(DATA EXTRACT)

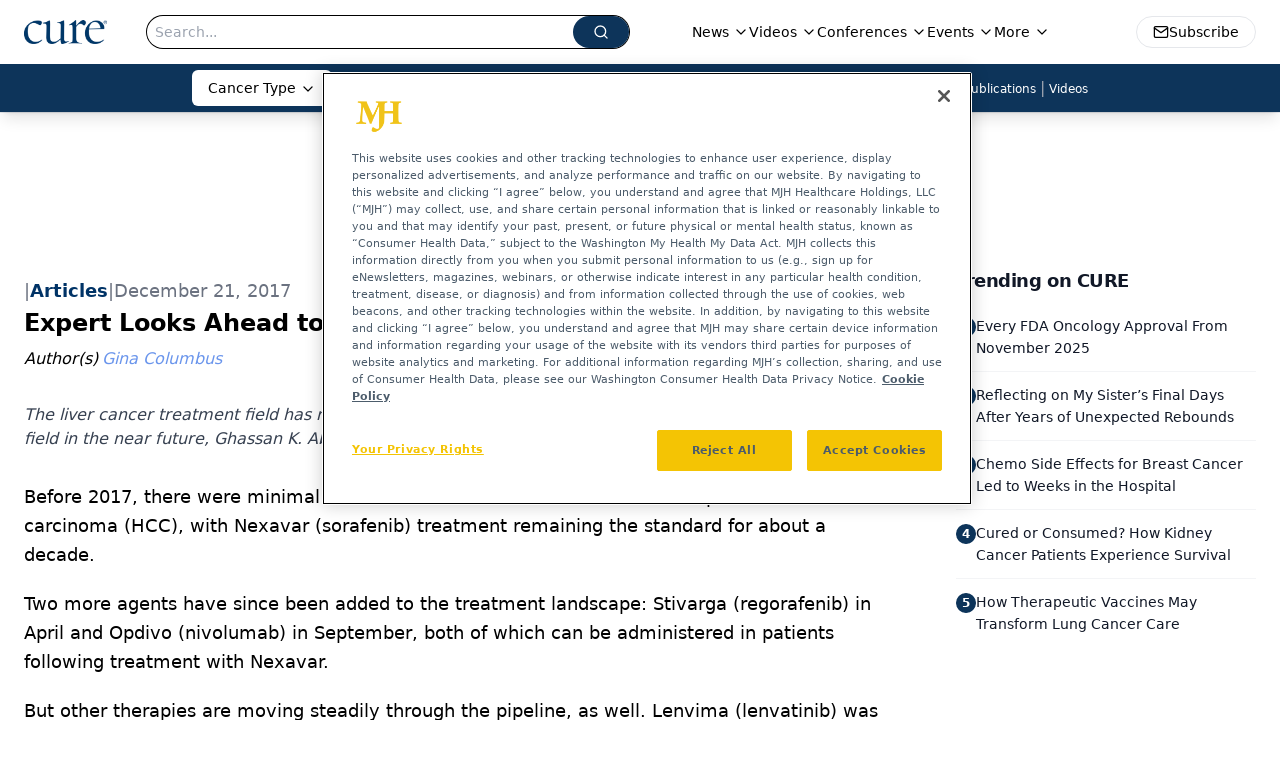

--- FILE ---
content_type: text/html; charset=utf-8
request_url: https://www.google.com/recaptcha/api2/aframe
body_size: 182
content:
<!DOCTYPE HTML><html><head><meta http-equiv="content-type" content="text/html; charset=UTF-8"></head><body><script nonce="1bxPJsshnJ7jXk63K6ta4g">/** Anti-fraud and anti-abuse applications only. See google.com/recaptcha */ try{var clients={'sodar':'https://pagead2.googlesyndication.com/pagead/sodar?'};window.addEventListener("message",function(a){try{if(a.source===window.parent){var b=JSON.parse(a.data);var c=clients[b['id']];if(c){var d=document.createElement('img');d.src=c+b['params']+'&rc='+(localStorage.getItem("rc::a")?sessionStorage.getItem("rc::b"):"");window.document.body.appendChild(d);sessionStorage.setItem("rc::e",parseInt(sessionStorage.getItem("rc::e")||0)+1);localStorage.setItem("rc::h",'1765080753337');}}}catch(b){}});window.parent.postMessage("_grecaptcha_ready", "*");}catch(b){}</script></body></html>

--- FILE ---
content_type: application/javascript
request_url: https://api.lightboxcdn.com/z9gd/43383/www.curetoday.com/jsonp/z?cb=1765080737461&dre=l&callback=jQuery112408975860233815183_1765080737421&_=1765080737422
body_size: 1024
content:
jQuery112408975860233815183_1765080737421({"dre":"l","success":true,"response":"N4IgTghgdgJiBcB2AnIgrANgEwBoQwgRACMBzAKmLHIgBsAfAQQAdnaBTAUmIBdKBbSgGdyAY2KUAruRi0AJAAYAegCsAfv3oBGAMxaAdAsOHOANzUw1AMzXMwAS34QwATwDKAeys8A7s.YAKi7M7PQASh7EHjycQmpgFhTsasQWAI7kAF70AEK09lAA1pyiUDIixBBiABZiouRQ9ADC1WAe.[base64].ABQAOHSGBQYLR4TEdLWZcnu-AgAPsIMQAD0HvYPi1AE1vYU7WqNTKXBGPEWQAa3HawOx8-SJ1OJgAJO20UkFos6ZD6ZDYOP28mYqDO5dNkAexh2-zMIjlrQAFkhWkQT.0WC0WDnC.sS91fVmwmap.ztTI70jS8nx0L80BAABfGspXgN8MDQBQSwURAdEQEtUAQoA"});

(End DATA EXTRACT)

__WHAT THE TASK ASKS__
Pictures are to be left out; the records above must be repeated word for word.

__FINISHED TASK__
--- FILE ---
content_type: text/html; charset=utf-8
request_url: https://www.google.com/recaptcha/api2/aframe
body_size: 182
content:
<!DOCTYPE HTML><html><head><meta http-equiv="content-type" content="text/html; charset=UTF-8"></head><body><script nonce="1bxPJsshnJ7jXk63K6ta4g">/** Anti-fraud and anti-abuse applications only. See google.com/recaptcha */ try{var clients={'sodar':'https://pagead2.googlesyndication.com/pagead/sodar?'};window.addEventListener("message",function(a){try{if(a.source===window.parent){var b=JSON.parse(a.data);var c=clients[b['id']];if(c){var d=document.createElement('img');d.src=c+b['params']+'&rc='+(localStorage.getItem("rc::a")?sessionStorage.getItem("rc::b"):"");window.document.body.appendChild(d);sessionStorage.setItem("rc::e",parseInt(sessionStorage.getItem("rc::e")||0)+1);localStorage.setItem("rc::h",'1765080753337');}}}catch(b){}});window.parent.postMessage("_grecaptcha_ready", "*");}catch(b){}</script></body></html>

--- FILE ---
content_type: application/javascript
request_url: https://api.lightboxcdn.com/z9gd/43383/www.curetoday.com/jsonp/z?cb=1765080737461&dre=l&callback=jQuery112408975860233815183_1765080737421&_=1765080737422
body_size: 1024
content:
jQuery112408975860233815183_1765080737421({"dre":"l","success":true,"response":"N4IgTghgdgJiBcB2AnIgrANgEwBoQwgRACMBzAKmLHIgBsAfAQQAdnaBTAUmIBdKBbSgGdyAY2KUAruRi0AJAAYAegCsAfv3oBGAMxaAdAsOHOANzUw1AMzXMwAS34QwATwDKAeys8A7s.YAKi7M7PQASh7EHjycQmpgFhTsasQWAI7kAF70AEK09lAA1pyiUDIixBBiABZiouRQ9ADC1WAe.[base64].ABQAOHSGBQYLR4TEdLWZcnu-AgAPsIMQAD0HvYPi1AE1vYU7WqNTKXBGPEWQAa3HawOx8-SJ1OJgAJO20UkFos6ZD6ZDYOP28mYqDO5dNkAexh2-zMIjlrQAFkhWkQT.0WC0WDnC.sS91fVmwmap.ztTI70jS8nx0L80BAABfGspXgN8MDQBQSwURAdEQEtUAQoA"});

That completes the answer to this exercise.